IRB INFRASTRUCTURE – HSBC Securities Tips
IRB INFRASTRUCTURE
Reco price: Rs 244.70
Current market price: Rs 241.85
Target price: Rs 297
Upside: 22.8%
Brokerage: HSBC Securities
IRB Infrastructure has the largest portfolio of build-operate-transfer (BOT) toll assets (1,154 km across 16 projects). IRB is estimated to record a CAGR of 47 per cent in earnings through FY09-12, driven by four contracts it has won in the last six months, new projects that are expected to be awarded over the next year and revenue from two new toll roads. Given the government’s renewed focus on building of highways, IRB is estimated to capture around 6.5 per cent share ($2.6 billion) of India’s road sector during 2009-13. IRB would need to raise fresh capital to fund this growth. Its historical capital utilisation record has been positive; the value of existing projects is estimated at 1.9 times its invested equity.

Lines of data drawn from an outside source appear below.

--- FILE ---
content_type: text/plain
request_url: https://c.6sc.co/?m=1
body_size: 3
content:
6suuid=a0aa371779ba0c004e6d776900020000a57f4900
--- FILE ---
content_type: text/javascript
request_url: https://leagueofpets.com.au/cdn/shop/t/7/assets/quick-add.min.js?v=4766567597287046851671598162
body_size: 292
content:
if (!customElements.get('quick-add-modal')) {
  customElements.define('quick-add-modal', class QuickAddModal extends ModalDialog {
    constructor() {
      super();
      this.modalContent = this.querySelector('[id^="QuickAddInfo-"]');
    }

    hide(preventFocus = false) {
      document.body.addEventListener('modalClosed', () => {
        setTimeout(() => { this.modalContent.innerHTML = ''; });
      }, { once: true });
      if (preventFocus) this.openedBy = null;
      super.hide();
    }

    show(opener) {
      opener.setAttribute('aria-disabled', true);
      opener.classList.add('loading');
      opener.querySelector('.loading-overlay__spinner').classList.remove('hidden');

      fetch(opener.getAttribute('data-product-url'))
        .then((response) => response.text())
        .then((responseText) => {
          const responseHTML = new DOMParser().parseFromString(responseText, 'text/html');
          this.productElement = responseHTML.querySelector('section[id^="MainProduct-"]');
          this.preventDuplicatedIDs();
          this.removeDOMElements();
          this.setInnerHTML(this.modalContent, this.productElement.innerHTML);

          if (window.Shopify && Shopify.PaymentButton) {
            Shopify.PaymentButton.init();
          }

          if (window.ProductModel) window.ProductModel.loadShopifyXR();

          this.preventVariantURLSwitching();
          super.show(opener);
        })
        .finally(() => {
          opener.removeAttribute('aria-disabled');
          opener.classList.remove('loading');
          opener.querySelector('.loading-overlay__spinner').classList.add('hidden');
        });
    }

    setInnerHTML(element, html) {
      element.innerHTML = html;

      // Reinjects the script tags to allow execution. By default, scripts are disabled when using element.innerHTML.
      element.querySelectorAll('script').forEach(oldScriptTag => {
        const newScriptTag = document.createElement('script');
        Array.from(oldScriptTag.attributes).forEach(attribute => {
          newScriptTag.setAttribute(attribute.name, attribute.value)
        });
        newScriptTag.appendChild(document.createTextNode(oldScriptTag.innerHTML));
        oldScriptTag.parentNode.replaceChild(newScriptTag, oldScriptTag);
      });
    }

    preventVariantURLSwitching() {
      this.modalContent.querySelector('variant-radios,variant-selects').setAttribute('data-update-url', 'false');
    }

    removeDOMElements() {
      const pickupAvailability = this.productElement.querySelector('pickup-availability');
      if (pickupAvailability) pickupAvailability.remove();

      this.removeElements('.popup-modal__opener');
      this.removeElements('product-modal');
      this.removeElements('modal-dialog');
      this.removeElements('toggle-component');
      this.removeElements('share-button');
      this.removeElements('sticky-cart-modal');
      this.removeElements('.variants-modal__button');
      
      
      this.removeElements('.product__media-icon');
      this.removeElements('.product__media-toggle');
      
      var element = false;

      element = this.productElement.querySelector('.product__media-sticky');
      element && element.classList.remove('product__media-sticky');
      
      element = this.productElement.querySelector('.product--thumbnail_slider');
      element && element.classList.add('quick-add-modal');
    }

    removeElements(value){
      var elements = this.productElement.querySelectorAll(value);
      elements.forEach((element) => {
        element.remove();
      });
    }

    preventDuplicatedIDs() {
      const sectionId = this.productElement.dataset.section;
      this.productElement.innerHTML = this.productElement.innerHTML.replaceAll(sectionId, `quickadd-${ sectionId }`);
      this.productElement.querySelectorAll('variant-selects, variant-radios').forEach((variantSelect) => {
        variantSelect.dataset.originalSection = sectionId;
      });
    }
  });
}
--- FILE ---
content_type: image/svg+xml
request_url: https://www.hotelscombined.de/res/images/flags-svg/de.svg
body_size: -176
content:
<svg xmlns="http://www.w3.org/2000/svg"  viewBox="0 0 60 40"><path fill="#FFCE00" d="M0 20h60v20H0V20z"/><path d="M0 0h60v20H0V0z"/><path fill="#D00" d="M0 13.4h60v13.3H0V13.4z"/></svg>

IRB’s sum-of-the-part value consists of Rs 138 for existing projects, Rs 113 for its construction business, Rs 10 for other businesses and Rs 37 for future growth. IRB is expected to deliver 62 per cent earnings CAGR during FY09-11 and return on equity of 20 per cent for 2010-11 and is superior to its Chinese peers. Superior fundamentals justify IRB’s higher price-to-book of 3.3 and price-to-earnings of 17.8. Factor in IRB’s impending Rs 1,200 crore fund-raising, the stock trades at an implied 2010-11 estimated price-to-book of 2.5. The key risk to the valuation includes a sharp drop in traffic growth and increase in interest rates.